Volcano on the Argentina–Chile border

Los Patos (also known as Tres Quebradas) is a mountain in the Andes mountain range of South America. The peak is located on the international border of the Catamarca Province of Argentina and the Atacama Region of Chile. It has a summit elevation of 6239 m.

Los Patos is a volcano. Potassium-argon dating on dacite taken from the northern flank showed an age of 4,550,000 ± 180,000 years ago. At that time, volcanic activity in the Maricunga Belt had just ended and was shifting towards the area of Ojos del Salado and Nevado Tres Cruces. Another date obtained on the lower part of the volcano is 7,600,000 ± 600,000 years ago. The base of Nevado Tres Cruces rises immediately east of Los Patos. Los Patos is part of the Cordillera Sundt, a mountain chain containing stratovolcanoes with lava domes and lava flows.
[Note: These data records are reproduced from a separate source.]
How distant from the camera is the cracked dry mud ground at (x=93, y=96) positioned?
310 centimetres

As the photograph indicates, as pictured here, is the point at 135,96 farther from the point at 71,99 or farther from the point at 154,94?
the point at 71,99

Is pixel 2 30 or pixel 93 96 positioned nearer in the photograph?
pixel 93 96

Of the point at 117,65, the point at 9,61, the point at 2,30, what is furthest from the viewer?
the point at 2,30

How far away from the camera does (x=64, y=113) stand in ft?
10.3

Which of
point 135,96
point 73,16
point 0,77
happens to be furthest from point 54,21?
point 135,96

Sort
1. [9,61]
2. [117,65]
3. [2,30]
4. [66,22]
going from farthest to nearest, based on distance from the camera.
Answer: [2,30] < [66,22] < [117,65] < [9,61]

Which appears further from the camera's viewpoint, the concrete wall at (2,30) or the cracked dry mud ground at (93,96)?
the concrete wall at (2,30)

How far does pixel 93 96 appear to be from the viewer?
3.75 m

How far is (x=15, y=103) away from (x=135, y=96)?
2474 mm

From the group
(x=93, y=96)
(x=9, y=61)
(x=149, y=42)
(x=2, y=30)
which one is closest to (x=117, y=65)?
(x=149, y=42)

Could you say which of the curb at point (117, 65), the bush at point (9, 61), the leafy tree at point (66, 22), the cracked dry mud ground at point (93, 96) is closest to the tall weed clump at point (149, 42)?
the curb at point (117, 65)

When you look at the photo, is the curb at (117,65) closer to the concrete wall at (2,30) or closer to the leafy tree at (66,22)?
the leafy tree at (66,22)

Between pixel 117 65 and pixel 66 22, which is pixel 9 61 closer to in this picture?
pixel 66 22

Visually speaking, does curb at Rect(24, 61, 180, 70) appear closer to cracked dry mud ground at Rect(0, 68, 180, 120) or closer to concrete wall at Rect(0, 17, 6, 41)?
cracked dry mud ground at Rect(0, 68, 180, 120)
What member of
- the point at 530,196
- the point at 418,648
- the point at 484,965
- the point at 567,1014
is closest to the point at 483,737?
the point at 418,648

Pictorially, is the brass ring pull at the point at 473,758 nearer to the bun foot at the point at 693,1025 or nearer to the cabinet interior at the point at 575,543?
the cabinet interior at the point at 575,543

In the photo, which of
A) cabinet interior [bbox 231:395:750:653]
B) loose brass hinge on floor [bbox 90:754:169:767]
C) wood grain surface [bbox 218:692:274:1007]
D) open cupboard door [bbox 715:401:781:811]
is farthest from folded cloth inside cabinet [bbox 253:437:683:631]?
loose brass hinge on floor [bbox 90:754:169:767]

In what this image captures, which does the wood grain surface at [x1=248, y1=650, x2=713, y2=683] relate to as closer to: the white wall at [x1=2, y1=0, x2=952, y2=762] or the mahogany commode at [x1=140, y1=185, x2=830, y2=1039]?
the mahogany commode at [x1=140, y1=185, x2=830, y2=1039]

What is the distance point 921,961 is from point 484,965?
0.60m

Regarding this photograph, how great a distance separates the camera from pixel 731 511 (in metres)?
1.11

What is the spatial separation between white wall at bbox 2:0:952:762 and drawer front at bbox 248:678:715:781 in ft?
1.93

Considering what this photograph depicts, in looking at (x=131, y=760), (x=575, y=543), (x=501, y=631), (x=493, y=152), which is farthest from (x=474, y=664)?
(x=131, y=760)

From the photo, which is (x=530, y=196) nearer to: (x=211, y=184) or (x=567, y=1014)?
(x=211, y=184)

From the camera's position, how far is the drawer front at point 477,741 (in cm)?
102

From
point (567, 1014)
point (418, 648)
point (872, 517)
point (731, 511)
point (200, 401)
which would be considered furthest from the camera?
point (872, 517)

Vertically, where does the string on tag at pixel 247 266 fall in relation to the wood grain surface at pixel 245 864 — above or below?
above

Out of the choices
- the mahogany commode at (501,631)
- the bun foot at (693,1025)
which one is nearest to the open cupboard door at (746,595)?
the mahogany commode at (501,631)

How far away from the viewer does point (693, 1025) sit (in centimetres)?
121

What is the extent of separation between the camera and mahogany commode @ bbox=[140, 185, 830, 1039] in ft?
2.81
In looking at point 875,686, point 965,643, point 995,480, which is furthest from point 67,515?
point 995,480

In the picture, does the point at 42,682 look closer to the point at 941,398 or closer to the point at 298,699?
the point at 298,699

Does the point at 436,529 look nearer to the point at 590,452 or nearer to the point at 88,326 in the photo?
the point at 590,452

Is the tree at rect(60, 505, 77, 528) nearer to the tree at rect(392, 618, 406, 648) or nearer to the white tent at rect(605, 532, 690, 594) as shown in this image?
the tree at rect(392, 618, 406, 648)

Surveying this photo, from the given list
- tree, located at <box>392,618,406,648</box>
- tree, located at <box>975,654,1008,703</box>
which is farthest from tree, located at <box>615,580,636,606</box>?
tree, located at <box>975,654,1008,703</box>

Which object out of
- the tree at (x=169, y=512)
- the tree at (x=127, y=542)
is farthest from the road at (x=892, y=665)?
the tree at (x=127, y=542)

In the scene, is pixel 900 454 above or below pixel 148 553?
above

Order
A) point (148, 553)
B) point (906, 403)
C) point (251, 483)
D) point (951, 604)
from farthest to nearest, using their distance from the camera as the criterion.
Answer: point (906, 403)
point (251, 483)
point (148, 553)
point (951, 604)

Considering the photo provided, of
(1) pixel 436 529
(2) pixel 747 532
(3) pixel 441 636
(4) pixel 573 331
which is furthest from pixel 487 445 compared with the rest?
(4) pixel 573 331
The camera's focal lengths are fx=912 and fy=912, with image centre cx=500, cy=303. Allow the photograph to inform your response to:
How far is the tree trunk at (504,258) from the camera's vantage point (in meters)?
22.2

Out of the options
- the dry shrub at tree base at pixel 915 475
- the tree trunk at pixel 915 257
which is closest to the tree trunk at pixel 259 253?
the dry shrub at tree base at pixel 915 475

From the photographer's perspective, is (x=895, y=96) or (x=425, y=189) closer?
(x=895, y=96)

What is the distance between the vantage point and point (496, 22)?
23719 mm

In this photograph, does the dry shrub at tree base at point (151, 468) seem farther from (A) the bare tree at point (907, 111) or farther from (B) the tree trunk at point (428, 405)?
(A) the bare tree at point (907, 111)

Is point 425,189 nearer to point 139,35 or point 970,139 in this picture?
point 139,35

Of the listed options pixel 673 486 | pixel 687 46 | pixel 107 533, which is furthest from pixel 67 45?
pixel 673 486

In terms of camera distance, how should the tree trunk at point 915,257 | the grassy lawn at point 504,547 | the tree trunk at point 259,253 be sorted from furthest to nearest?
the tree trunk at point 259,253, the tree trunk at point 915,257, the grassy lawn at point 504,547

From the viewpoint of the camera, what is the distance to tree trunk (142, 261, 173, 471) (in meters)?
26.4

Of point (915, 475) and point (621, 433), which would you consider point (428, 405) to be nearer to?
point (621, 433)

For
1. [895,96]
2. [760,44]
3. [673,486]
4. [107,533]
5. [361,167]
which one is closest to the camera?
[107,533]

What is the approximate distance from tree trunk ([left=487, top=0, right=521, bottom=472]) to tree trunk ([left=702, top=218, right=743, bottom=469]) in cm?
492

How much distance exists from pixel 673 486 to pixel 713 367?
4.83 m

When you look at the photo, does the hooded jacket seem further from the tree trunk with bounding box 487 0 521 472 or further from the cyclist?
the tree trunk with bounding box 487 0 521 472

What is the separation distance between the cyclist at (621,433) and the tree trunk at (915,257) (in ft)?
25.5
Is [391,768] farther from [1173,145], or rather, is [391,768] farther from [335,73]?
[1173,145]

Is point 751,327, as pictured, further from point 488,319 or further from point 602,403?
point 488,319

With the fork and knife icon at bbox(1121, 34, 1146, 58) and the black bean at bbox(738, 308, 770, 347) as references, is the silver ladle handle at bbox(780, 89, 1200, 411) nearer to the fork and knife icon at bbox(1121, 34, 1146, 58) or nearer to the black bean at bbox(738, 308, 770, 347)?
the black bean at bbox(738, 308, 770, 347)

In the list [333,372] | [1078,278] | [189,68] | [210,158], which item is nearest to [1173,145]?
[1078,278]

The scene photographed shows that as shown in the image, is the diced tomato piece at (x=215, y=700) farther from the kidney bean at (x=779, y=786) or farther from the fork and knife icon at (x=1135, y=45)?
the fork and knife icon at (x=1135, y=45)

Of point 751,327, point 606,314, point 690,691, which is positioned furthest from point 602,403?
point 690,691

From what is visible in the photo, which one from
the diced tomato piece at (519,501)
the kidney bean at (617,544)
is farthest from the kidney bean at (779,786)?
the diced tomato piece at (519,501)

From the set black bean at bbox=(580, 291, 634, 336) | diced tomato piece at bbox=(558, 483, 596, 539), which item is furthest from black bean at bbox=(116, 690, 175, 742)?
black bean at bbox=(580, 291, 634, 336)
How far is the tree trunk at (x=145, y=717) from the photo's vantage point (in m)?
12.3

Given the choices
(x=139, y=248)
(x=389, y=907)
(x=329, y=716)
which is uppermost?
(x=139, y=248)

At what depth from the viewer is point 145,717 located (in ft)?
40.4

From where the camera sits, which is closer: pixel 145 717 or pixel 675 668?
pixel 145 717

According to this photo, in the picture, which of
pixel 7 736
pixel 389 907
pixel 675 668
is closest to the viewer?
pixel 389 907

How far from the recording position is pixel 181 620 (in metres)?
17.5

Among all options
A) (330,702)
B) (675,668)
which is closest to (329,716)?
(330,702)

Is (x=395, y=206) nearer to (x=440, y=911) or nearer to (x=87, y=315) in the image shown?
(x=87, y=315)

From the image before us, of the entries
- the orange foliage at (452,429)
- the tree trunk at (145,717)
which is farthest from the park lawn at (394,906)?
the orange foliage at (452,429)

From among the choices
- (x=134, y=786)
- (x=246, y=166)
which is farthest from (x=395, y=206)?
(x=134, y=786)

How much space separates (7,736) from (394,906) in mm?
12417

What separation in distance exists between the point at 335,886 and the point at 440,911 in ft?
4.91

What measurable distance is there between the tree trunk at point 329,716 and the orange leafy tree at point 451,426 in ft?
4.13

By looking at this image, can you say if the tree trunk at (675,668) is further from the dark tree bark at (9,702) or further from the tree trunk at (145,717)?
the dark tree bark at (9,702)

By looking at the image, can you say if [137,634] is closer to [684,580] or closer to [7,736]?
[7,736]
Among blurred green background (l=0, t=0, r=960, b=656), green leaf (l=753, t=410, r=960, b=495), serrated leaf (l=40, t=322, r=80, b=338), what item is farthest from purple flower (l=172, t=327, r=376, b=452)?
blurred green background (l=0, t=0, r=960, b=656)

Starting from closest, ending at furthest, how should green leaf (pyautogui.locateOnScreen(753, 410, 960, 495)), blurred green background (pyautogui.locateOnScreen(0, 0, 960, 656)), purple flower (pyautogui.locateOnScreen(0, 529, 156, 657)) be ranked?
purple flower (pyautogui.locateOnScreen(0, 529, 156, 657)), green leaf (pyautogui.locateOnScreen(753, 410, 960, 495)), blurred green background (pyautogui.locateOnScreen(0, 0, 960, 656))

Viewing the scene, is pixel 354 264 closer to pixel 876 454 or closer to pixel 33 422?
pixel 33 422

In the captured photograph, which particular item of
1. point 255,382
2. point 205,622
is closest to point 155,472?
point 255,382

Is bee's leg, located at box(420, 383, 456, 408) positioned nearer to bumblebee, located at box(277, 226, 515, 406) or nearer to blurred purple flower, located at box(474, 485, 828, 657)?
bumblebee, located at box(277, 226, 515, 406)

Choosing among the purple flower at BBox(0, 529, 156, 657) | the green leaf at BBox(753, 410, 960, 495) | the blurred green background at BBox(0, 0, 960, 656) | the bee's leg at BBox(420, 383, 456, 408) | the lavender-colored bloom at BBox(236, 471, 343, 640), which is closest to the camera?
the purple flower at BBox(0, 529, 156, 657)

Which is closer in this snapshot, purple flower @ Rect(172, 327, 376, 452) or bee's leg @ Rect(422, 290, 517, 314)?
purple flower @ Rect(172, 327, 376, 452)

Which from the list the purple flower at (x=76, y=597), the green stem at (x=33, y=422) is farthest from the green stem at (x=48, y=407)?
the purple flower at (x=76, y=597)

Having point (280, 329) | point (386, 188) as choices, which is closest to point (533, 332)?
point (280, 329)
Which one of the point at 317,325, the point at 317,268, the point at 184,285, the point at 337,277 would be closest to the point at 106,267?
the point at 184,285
The chain is constructed by dacite and smaller amounts of andesite. Other volcanoes in the chain include Falso Azufre, Monte Pissis and Mulas Muertas. So-called "Pircas Negras" lavas with compositions similar to adakite have been found on the northern flanks of Los Patos. They contain amphibole and clinopyroxene as the dominant minerals and some samples have been found at and . The volcano has a prehistoric sanctuary on its summit.